SINCE moving from 8.30 p.m. to 6 a.m., Radio 2's Sunday Half
Hour has secured more than double its previous number of
listeners, the station reported last week.
About 480,000 people now tune into the programme, a compilation
of choral music, hymns, and prayers, compared with 204,000 at the
later time.
"It's really exceeded our hopes," the Controller of Radio 2, Bob
Shennan, said on Thursday of last week. "But we always wanted to
put the programme into a bigger and more prominent slot, and we're
really pleased that the audience has taken to it so well."
The rescheduling, announced in January, prompted protests from
listeners (News,
11 January). Leigh Hatts, the author of London's 100 Best
Churches, said that it was an- other example of the BBC's
sidelining of religion. Mr Shennan argued at the time that the 6-9
a.m. slot was "peak listening time", with more than double the
number of listeners than on Sunday evenings (
Letters, 1 February).
He said that the team had "really agonised" over the
decision. "But I think we have now created a programme from which
we can build." He announced that a Christmas edition was planned,
in celebration of the carol: "I honestly don't believe we would
have thought of doing that before."
Sunday Half Hour peaked in 2000, with 500,000
listeners, but by 2012 this had more than halved, despite the
station's achieving a dramatic increase in its audience.
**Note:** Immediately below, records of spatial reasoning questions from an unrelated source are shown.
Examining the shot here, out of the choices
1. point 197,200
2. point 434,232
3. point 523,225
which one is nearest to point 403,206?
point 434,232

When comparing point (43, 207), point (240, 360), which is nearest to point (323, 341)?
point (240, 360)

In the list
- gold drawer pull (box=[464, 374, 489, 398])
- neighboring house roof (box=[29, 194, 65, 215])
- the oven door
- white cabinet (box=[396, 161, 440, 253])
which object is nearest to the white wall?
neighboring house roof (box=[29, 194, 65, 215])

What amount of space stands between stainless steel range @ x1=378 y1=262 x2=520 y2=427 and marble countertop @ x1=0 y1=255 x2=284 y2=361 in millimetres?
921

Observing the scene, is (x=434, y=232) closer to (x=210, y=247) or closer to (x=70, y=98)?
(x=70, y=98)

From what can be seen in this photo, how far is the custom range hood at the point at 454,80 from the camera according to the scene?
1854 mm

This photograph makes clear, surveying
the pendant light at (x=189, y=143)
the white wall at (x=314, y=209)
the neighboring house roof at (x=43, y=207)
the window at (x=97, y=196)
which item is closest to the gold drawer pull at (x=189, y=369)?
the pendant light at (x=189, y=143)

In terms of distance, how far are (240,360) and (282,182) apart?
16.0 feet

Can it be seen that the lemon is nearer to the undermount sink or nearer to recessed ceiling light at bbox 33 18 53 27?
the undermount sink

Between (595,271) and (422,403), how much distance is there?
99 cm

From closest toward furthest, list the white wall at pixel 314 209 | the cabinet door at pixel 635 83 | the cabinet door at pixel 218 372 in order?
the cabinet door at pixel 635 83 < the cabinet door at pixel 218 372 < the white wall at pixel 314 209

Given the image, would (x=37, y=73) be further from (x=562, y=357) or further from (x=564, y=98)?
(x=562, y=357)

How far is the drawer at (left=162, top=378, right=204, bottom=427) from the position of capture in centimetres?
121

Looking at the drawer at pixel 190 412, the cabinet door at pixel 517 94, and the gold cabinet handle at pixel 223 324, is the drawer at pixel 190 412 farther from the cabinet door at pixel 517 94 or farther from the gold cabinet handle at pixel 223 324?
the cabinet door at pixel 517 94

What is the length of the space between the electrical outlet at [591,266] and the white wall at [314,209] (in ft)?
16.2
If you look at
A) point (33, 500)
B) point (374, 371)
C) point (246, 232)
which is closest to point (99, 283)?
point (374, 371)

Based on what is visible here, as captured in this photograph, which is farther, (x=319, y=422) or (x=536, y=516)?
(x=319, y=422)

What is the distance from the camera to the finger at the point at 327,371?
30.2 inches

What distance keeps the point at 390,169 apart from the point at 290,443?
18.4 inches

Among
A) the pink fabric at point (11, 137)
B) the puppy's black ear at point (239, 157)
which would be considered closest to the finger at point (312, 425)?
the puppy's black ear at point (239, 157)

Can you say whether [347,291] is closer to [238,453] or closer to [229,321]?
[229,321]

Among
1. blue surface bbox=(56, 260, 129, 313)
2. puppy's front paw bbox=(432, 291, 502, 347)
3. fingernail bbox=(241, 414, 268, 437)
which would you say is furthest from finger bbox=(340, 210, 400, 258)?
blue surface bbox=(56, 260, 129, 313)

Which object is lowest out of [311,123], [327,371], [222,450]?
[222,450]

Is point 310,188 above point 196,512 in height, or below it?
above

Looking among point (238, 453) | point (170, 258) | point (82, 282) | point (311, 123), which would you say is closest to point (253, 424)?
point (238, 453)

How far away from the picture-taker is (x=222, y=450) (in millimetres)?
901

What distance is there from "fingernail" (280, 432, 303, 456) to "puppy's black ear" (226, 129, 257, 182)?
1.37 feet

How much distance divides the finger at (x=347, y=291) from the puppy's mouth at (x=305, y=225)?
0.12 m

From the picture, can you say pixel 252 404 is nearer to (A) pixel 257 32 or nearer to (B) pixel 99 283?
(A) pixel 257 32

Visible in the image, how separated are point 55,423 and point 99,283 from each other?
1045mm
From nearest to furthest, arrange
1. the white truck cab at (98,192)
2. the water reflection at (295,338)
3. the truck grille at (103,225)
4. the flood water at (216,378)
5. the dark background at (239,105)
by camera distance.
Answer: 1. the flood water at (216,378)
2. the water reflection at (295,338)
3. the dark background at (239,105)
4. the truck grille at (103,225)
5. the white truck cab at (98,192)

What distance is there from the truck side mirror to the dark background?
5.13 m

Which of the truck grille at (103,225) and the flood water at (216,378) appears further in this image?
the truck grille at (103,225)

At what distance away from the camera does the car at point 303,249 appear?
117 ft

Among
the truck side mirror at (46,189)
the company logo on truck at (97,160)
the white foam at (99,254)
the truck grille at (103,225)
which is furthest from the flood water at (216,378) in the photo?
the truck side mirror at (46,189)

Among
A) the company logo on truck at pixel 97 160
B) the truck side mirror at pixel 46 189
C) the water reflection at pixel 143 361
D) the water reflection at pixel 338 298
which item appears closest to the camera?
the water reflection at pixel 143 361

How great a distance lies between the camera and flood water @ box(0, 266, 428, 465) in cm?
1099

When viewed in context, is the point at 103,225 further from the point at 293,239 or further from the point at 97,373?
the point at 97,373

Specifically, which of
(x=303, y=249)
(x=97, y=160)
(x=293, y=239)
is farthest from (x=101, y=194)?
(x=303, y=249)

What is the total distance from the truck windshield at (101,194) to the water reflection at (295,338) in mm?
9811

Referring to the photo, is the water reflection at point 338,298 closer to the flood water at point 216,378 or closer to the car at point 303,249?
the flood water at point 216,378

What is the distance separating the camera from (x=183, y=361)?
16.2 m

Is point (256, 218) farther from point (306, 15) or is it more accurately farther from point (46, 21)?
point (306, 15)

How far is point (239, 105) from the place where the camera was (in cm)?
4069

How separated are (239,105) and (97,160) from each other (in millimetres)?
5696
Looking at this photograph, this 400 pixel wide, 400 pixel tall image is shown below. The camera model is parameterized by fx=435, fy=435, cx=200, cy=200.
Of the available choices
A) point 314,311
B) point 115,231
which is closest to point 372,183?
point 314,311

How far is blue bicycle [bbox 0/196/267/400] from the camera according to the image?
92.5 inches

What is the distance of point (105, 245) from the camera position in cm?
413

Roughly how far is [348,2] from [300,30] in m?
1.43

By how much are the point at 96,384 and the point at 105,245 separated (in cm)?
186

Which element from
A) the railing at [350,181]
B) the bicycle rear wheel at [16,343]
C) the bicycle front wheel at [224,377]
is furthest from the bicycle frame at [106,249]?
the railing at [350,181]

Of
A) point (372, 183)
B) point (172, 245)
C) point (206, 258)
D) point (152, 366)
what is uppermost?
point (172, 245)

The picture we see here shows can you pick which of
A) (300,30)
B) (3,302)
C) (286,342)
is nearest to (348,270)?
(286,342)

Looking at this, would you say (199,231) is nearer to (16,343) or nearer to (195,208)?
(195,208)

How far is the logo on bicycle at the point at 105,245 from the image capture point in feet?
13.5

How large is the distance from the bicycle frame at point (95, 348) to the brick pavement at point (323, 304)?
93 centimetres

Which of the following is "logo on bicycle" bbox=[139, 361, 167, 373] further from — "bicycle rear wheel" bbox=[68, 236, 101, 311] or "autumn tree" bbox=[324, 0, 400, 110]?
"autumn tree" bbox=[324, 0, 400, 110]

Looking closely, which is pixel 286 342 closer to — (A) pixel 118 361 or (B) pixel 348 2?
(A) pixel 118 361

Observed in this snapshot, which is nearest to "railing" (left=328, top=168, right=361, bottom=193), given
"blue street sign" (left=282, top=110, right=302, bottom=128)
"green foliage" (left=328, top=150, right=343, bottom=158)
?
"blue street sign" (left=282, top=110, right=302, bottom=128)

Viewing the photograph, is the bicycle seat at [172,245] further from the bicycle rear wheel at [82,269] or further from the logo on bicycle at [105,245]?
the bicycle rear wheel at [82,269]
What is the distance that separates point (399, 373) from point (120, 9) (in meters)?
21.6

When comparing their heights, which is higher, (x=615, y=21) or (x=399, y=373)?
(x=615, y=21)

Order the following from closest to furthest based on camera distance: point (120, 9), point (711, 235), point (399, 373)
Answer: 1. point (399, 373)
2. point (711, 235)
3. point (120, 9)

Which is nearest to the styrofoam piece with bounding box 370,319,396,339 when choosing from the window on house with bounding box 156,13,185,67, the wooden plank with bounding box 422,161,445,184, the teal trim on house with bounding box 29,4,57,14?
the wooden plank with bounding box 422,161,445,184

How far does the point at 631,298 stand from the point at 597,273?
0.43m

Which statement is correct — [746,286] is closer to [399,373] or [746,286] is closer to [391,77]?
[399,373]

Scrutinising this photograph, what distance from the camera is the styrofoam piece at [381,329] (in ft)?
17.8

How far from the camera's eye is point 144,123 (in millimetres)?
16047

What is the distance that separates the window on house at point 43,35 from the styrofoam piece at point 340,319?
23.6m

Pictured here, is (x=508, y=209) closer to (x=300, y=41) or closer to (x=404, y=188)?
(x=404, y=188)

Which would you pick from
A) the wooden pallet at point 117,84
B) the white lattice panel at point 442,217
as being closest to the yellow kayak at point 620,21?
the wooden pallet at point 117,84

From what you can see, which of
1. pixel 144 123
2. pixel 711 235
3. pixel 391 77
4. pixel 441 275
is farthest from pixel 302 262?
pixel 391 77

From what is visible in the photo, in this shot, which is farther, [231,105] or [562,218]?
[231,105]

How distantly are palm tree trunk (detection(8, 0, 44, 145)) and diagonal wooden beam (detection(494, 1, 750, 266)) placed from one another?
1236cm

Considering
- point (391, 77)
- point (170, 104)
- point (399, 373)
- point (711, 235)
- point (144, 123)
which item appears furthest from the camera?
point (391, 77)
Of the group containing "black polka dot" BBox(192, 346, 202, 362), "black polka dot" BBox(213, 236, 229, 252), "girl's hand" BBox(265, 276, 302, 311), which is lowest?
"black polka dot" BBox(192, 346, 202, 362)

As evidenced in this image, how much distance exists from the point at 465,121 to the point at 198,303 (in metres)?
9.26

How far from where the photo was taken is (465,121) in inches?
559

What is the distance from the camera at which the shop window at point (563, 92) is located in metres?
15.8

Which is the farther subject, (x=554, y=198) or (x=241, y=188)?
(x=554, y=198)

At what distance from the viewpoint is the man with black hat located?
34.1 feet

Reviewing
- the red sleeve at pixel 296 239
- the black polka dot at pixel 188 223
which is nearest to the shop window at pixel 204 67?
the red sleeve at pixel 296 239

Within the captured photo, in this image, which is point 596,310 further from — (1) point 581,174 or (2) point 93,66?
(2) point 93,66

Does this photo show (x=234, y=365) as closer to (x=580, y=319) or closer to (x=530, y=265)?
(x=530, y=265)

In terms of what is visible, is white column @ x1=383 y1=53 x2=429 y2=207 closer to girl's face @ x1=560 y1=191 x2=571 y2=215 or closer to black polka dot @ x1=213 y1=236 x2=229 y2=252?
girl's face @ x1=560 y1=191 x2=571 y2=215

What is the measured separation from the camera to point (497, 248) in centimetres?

Of the current audience of the programme, 43 per cent are over
65, a similar proportion to previously.
"What is really good is, because the audience is so much bigger,
we have got an awful lot more older listeners," Mr Shennan
said.
The station's Good Morning Sunday has also increased
its audience, to 2.3 million.
"We are reaching the best part of three million people every
morning on Radio 2," said Mr Shennan. "It's really exciting."